Friday, July 2, 2010

2010 Summer Reading List: One Down, Ten to Go


Here are the books I hope to get through before school starts up again in September. Sure, it's a little ambitious, at least by my recent standards of not really reading for pleasure at all anymore, but I'm going to shoot for the top anyways and see where I end up.

The complete list of eleven includes (in no particular order):

Building Suburbia, by Dolores Hayden
Food Rules, by Michael Pollan
The Death and Life of Great American Cities, by Jane Jacobs
What's the Worst that Could Happen?, by Greg Craven
Deep Economy, by Bill McKibben
The World Without Us, by Alan Weisman
Last Harvest: How a Cornfield Became New Daleville, by Witold Rybczynski
Water, by Steven Solomon
Out of Place: Restoring Identity to the Regional Landscape, by Michael Hough
The Power Broker, by Robert Caro
Our Choice, by Al Gore

(more books may be added/substituted in the coming weeks, so stay tuned)

As you can see there's a pretty wide array of titles and topics, though all of them fall beneath the general umbrella of either sustainability or urbanism (or both). I'll keep you posted periodically on my progress and will try to comment on at least some of them. I've already finished Hayden's Building Suburbia and am almost 100 pages into Last Harvest.

Wish me luck...

1 comment:

  1. Dude - had no idea you were into urban planning and such! (Clearly didn't know your concentration). Stumbled upon this blog after a protracted foray through Twitter-space.

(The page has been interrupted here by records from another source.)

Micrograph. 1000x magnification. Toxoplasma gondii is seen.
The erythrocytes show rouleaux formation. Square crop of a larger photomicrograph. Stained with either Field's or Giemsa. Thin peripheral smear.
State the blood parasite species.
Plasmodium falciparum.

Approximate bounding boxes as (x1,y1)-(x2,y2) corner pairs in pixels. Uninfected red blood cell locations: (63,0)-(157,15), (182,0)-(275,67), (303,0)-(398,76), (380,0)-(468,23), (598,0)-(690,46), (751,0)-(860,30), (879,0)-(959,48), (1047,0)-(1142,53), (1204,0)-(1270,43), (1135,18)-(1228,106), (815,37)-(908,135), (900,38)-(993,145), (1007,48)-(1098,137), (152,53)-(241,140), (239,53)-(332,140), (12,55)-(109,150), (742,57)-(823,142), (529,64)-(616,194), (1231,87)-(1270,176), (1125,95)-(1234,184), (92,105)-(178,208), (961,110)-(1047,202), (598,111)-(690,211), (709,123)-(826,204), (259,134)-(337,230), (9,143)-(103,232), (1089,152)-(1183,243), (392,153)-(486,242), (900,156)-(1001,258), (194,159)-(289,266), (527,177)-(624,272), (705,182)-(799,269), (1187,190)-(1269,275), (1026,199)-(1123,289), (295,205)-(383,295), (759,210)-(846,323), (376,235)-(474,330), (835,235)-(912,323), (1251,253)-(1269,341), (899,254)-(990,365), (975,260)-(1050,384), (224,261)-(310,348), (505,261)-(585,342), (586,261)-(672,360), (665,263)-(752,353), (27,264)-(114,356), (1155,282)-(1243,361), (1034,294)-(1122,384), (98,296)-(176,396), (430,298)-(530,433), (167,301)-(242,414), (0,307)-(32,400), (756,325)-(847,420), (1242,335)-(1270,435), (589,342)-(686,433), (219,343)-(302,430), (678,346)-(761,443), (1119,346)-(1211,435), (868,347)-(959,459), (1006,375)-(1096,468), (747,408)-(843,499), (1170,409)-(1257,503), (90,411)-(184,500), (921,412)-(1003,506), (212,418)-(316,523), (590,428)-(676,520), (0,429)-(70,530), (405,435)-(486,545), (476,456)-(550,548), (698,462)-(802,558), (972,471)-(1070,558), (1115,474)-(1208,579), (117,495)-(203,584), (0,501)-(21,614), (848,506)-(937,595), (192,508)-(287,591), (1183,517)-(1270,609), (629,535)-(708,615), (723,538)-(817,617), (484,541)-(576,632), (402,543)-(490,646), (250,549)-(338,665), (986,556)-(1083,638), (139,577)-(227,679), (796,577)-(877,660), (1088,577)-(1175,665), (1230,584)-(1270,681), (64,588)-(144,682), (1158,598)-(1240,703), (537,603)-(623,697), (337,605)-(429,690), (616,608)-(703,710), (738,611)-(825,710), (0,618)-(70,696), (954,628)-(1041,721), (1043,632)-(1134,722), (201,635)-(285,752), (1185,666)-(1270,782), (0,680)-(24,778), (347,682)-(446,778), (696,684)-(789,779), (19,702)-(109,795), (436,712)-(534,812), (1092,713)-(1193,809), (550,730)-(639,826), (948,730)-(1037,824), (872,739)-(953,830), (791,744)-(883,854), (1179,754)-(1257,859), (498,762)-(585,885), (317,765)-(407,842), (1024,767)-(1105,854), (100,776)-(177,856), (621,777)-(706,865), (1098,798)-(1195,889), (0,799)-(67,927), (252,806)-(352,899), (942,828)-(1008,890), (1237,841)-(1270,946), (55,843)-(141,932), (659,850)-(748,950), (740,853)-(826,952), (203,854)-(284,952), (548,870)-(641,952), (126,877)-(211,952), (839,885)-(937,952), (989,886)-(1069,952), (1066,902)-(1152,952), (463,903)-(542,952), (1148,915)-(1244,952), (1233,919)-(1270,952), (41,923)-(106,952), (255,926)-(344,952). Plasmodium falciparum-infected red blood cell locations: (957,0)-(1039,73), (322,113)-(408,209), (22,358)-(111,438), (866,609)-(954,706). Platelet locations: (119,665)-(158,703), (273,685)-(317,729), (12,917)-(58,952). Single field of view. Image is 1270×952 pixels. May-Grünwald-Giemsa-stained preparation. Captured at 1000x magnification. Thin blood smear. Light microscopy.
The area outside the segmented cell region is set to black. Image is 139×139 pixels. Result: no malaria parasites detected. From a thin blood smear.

    Anyways, those books all look great. I've read Deep Economy, which I consider a classic (along with anything McKibben's written) and The World Without Us. You might want to think about Asphalt Nation, which I read a few years back and remember as pretty good. I think I might put "The Death and Life" on my own reading list. Summer is great for this kind of stuff.